*Trecho para leitura*:
-------
Diretora de Relações Interdisciplinares do Instituto Brasileiro de Direito de Família – IBDFAM, a psicanalista Giselle Groeninga prevê consequências positivas da decisão na vida da família. “Uma delas é a expectativa de que poderá trazer um benefício para a identidade e autoestima de quem se viu reconhecida como mãe, não sendo reconhecido, por consequente opção dela, o valor quanto à contribuição genética que deu em função do sexo biológico”, aponta.
“No caso, priorizou-se a identidade social, a registral, a socioafetiva e o aspecto biológico apenas enquanto origem genética. Diversamente da equiparação feita anteriormente do biológico ao socioafetivo, no caso da sentença, um dos aspectos biológicos, o do sexo do material genético, se assim posso dizer, ficou em segundo plano”, acrescenta Giselle.
-------
*Dados coletados*:
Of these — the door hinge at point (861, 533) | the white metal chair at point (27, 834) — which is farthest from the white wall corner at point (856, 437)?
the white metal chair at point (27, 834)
-------
*Instrução escrita*:
Responda, por favor, com base no trecho:
(a) Que cargo Giselle Groeninga ocupa no IBDFAM?
(b) Para a identidade e a autoestima de quem a decisão pode trazer um benefício?
(c) Que identidades foram priorizadas no caso, segundo o segundo parágrafo?
A listagem não tem relação com o trecho.

*Resposta completa*:
(a) Diretora de Relações Interdisciplinares.
(b) De quem se viu reconhecida como mãe.
(c) A identidade social, a registral e a socioafetiva.